*DATA SHOWN*
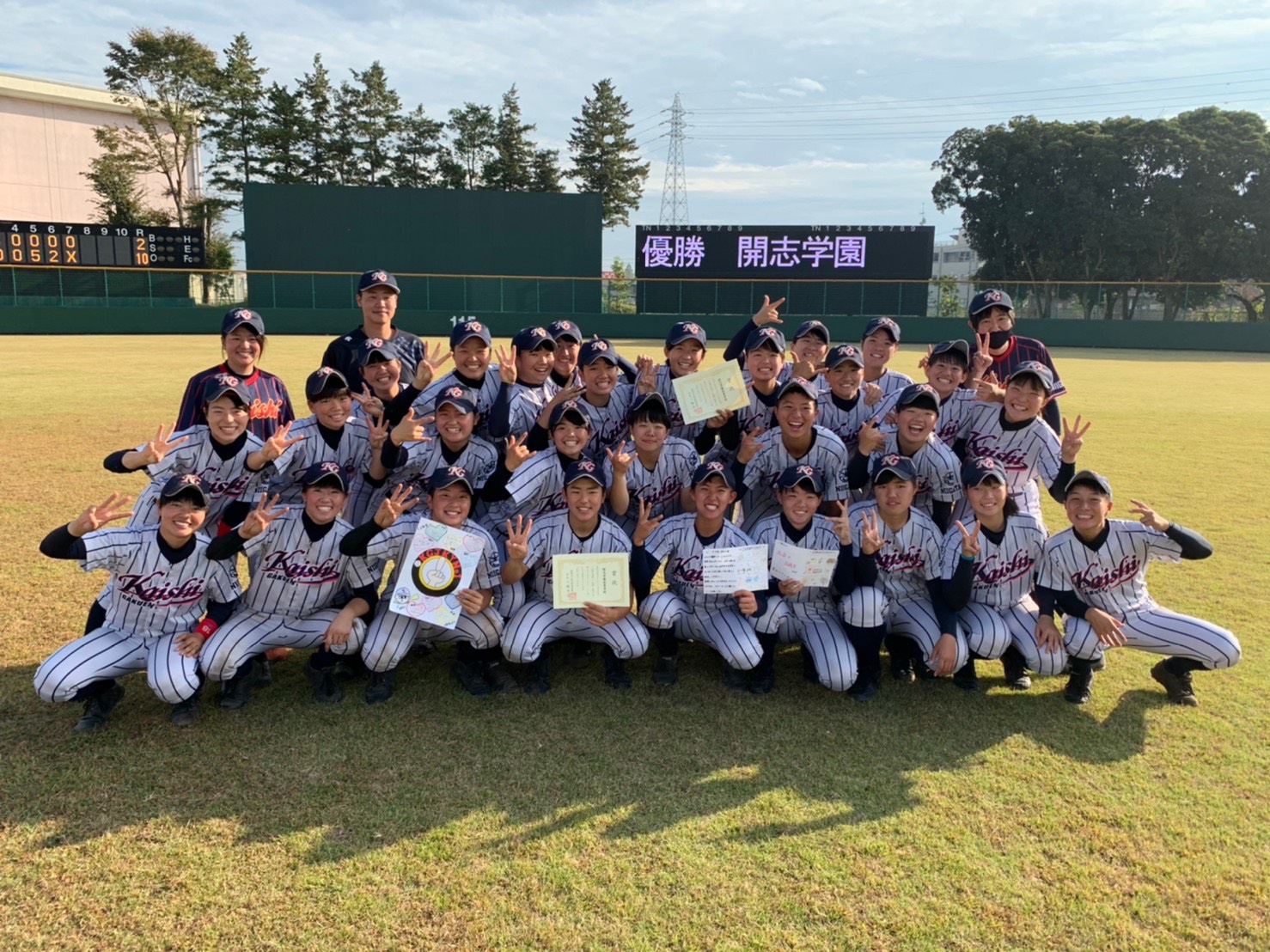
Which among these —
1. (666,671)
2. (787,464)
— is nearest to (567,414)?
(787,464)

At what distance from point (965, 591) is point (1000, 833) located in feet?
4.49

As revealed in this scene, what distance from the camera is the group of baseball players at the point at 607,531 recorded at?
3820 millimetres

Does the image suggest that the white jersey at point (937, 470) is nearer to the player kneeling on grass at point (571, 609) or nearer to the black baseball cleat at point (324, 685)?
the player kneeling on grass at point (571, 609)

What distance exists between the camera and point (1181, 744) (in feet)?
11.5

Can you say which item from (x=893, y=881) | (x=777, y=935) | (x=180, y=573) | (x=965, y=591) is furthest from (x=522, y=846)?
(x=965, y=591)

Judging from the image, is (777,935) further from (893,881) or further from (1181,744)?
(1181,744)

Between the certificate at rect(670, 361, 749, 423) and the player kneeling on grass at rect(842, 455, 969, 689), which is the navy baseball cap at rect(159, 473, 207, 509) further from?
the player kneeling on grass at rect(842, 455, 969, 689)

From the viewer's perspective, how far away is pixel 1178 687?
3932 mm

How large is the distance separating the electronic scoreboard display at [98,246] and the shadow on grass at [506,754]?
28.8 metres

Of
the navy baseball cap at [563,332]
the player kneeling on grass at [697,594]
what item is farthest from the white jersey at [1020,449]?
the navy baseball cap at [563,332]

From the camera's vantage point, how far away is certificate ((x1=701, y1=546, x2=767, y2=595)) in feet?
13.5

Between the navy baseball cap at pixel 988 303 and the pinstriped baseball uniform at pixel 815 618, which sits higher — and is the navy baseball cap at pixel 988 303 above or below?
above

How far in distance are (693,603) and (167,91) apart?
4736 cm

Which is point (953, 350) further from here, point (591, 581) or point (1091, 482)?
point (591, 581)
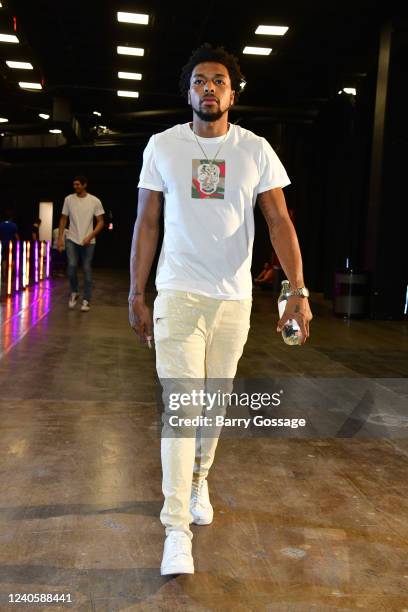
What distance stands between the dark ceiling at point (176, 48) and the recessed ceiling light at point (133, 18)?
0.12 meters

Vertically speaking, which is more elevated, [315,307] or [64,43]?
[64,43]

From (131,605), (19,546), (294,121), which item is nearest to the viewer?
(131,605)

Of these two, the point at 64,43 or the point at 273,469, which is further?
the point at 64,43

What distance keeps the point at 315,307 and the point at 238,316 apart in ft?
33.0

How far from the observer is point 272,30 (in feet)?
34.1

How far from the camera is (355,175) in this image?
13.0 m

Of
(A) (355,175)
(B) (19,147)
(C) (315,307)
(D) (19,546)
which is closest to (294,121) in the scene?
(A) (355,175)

---

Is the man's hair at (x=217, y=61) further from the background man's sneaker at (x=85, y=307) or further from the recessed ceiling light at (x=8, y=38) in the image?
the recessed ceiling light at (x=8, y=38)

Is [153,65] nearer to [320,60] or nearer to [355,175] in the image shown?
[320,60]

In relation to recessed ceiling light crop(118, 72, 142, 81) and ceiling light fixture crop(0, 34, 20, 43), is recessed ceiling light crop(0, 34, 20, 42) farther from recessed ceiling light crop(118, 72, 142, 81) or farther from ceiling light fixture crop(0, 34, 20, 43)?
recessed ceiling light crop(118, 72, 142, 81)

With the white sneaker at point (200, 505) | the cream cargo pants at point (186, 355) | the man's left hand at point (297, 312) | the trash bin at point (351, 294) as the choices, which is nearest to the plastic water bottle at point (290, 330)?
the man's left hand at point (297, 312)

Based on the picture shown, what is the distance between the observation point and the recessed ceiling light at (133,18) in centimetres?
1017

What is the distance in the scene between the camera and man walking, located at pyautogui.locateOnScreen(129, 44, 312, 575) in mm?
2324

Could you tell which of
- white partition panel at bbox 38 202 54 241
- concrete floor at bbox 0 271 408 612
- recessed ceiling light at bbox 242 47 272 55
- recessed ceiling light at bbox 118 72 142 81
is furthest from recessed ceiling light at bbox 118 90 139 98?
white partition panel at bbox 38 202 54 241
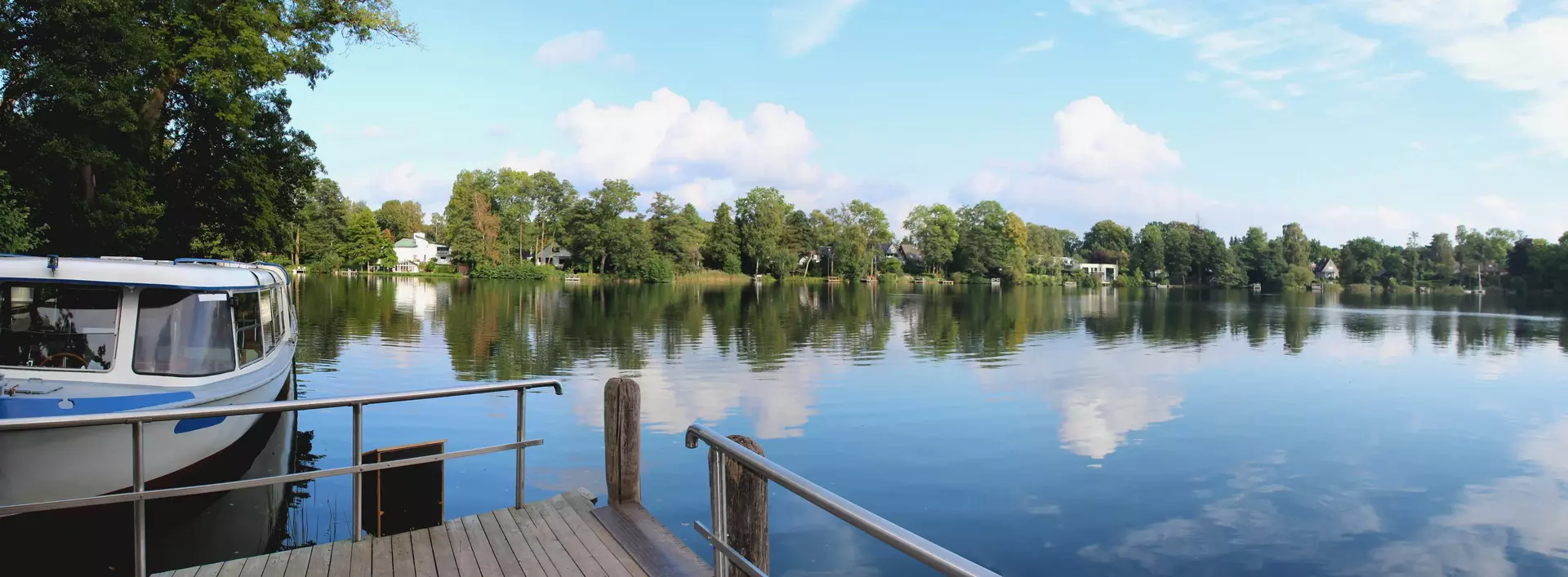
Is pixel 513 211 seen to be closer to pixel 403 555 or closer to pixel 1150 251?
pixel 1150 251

==

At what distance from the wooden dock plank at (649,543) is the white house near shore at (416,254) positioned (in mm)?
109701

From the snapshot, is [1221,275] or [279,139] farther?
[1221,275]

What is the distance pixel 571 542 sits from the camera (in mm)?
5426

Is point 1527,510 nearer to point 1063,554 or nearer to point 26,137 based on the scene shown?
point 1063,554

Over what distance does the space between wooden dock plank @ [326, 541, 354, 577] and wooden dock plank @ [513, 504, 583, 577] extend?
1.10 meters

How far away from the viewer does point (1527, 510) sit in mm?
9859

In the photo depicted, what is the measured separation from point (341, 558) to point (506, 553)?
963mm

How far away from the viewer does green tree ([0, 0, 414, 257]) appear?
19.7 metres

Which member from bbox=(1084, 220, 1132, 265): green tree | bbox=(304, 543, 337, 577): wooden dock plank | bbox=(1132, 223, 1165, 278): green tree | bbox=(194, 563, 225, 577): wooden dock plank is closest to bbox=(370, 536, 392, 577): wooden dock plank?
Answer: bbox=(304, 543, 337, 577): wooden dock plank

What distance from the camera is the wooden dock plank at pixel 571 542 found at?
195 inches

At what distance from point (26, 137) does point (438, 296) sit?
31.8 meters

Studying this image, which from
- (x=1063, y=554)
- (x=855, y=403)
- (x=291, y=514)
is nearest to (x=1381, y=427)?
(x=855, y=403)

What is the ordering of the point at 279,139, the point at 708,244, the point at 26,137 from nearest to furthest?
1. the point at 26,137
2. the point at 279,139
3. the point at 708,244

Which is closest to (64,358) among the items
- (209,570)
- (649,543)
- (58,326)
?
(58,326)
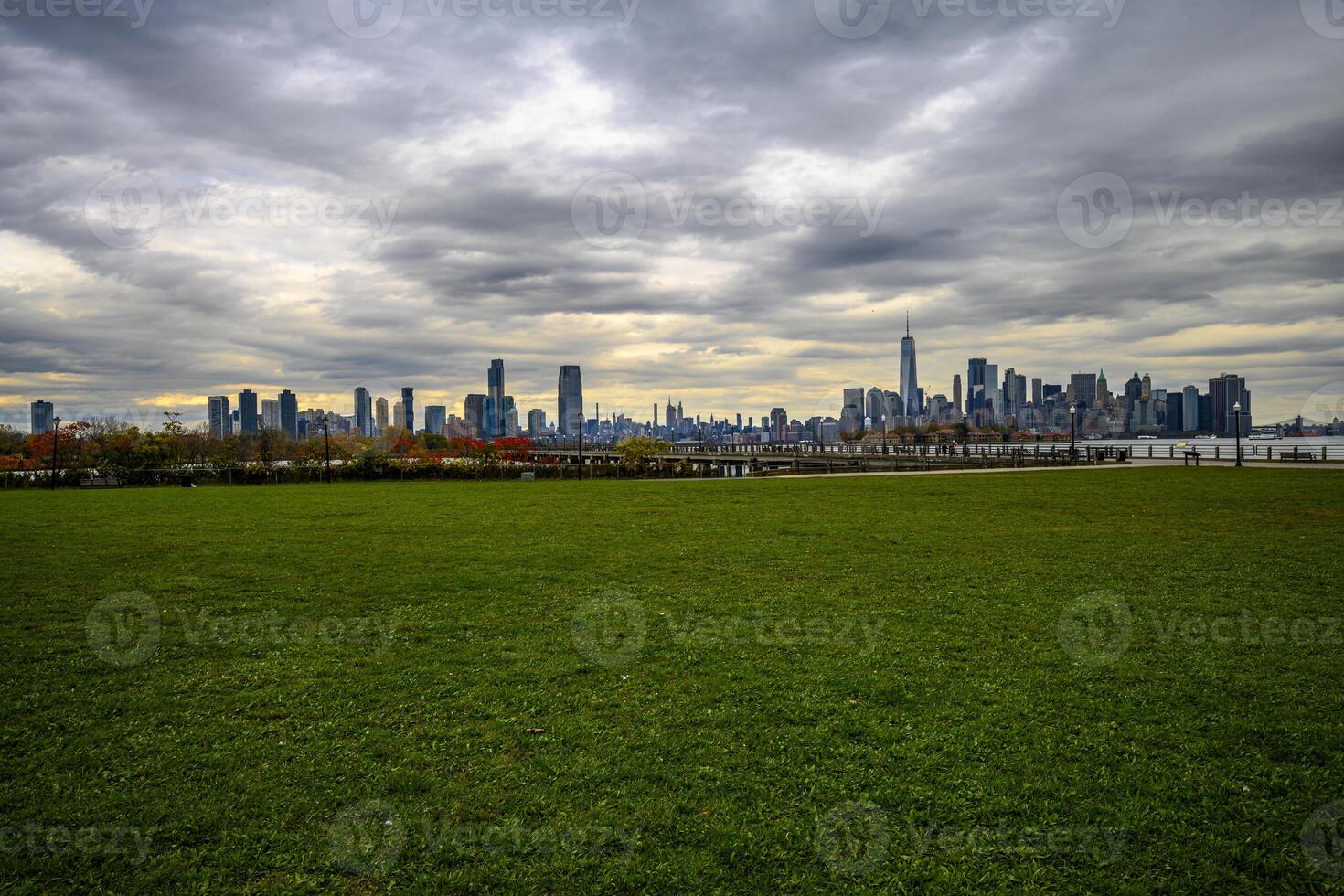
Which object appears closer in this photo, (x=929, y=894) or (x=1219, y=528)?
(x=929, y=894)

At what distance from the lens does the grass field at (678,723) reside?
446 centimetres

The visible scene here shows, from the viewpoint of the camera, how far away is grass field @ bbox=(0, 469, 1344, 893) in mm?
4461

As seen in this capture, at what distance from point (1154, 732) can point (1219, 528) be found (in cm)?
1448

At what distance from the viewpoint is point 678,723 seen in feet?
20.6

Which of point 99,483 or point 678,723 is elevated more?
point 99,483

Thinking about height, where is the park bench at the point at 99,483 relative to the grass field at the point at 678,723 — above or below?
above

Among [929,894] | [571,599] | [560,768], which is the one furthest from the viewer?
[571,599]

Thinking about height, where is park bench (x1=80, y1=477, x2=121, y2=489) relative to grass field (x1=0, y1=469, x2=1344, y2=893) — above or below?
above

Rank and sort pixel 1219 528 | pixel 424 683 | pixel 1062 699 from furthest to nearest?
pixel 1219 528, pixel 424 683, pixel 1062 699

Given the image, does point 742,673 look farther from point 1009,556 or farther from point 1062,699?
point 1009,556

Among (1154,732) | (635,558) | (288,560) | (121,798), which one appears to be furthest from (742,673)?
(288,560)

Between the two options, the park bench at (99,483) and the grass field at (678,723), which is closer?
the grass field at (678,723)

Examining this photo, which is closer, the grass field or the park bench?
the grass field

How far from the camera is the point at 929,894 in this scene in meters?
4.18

*WRITTEN INSTRUCTION*
Please reproduce, word for word, the lines of the entries above, beginning at the line that contains "From the camera's" and stopping after the line that contains "0.12 meters". Leave the pictures out of your answer.

*FULL SOLUTION*
From the camera's vantage point, how far away is certificate ((x1=701, y1=546, x2=767, y2=595)) in feet?
13.5

Between the navy baseball cap at pixel 988 303 and the pinstriped baseball uniform at pixel 815 618, which sits higher — and is the navy baseball cap at pixel 988 303 above or below?
above

How far in distance are (693,603) and (167,91) apart?
4736 cm

Which is point (953, 350) further from here, point (591, 581) or point (1091, 482)?
point (591, 581)
What distance stands between the dark ceiling at point (176, 48) and the recessed ceiling light at point (133, 18)?
0.12 meters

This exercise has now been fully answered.